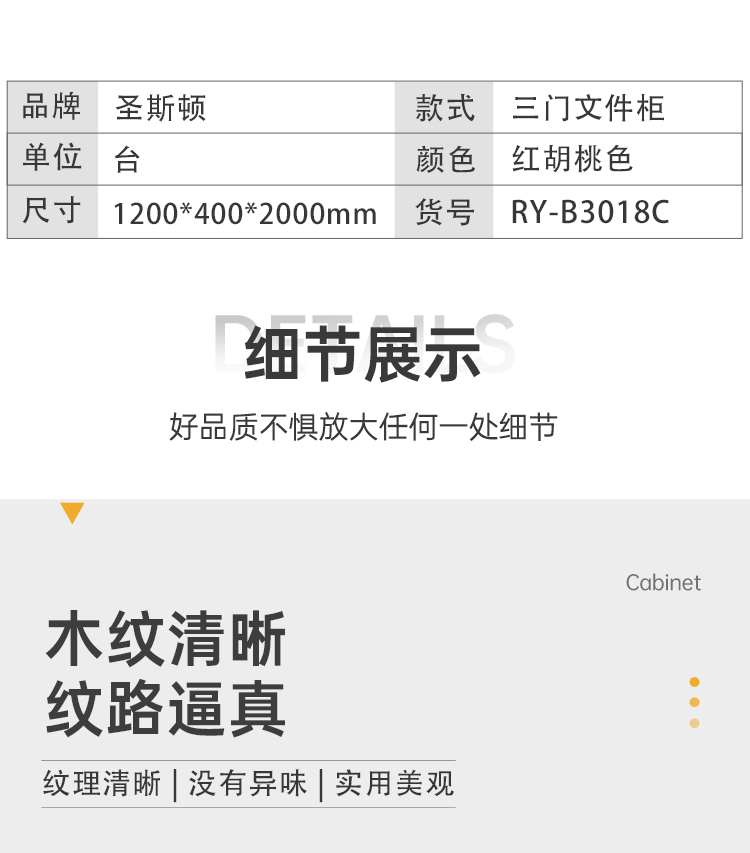 | 品牌 | 圣斯顿 | 款式 | 三门文件柜 |
|---|---|---|---|
| 单位 | 台 | 颜色 | 红胡桃色 |
| 尺寸 | 1200*400*2000mm | 货号 | RY-B3018C |

DETAILS
细节展示

好品质不惧放大任何一处细节

Cabinet

木纹清晰
纹路逼真

纹理清晰 | 没有异味 | 实用美观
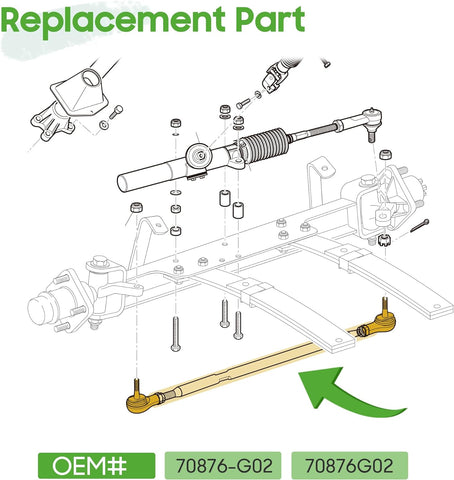 Replacement Part

OEM#

70876-G02

70876G02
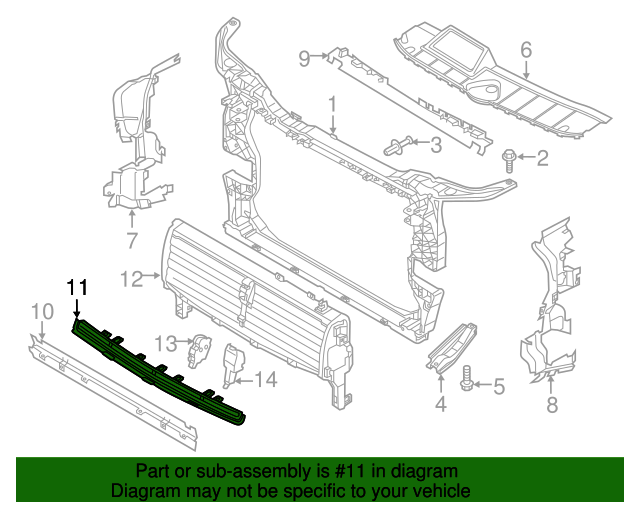 9
6
1
3
2
7
12
11
10
13
14
4
5
8

Part or sub-assembly is #11 in diagram
Diagram may not be specific to your vehicle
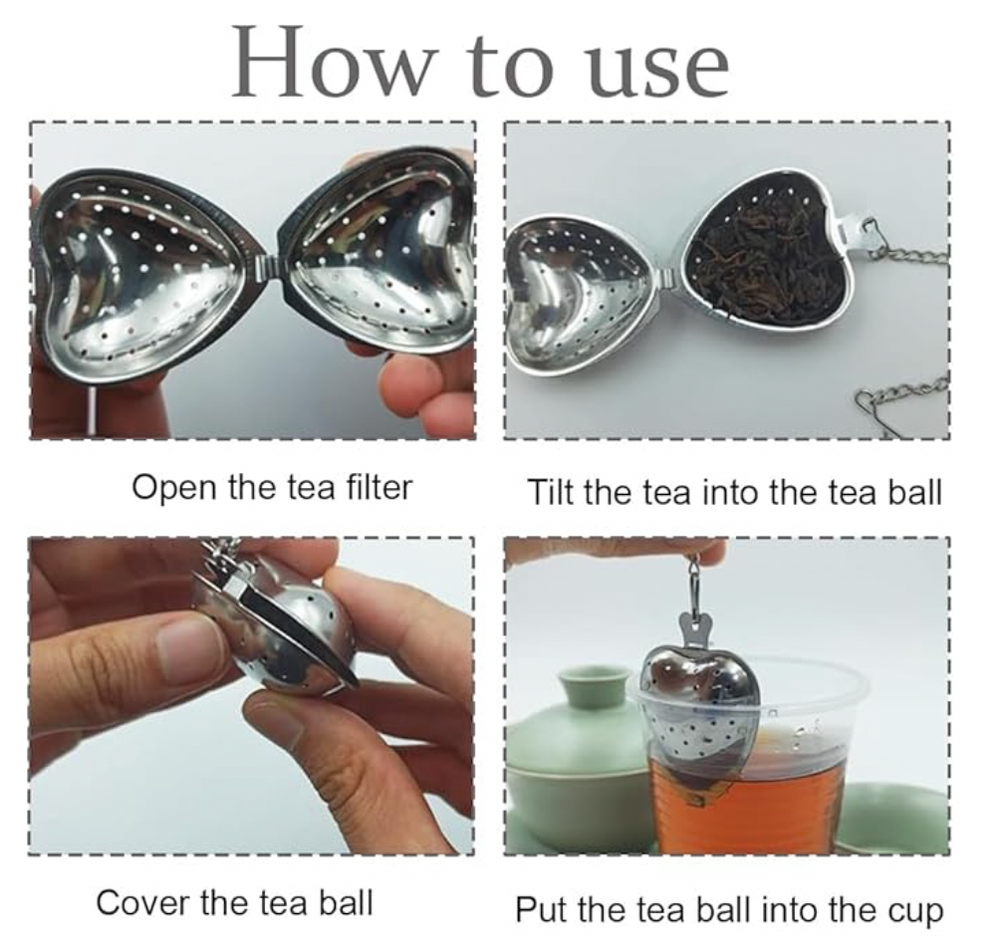 How to use

Open the tea filter

Tilt the tea into the tea ball

Cover the tea ball

Put the tea ball into the cup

TASK DESCRIPTION - What is needed is every line of the records above that contains the word "ball".

EXPECTED ANSWER -
Tilt the tea into the tea ball
Cover the tea ball
Put the tea ball into the cup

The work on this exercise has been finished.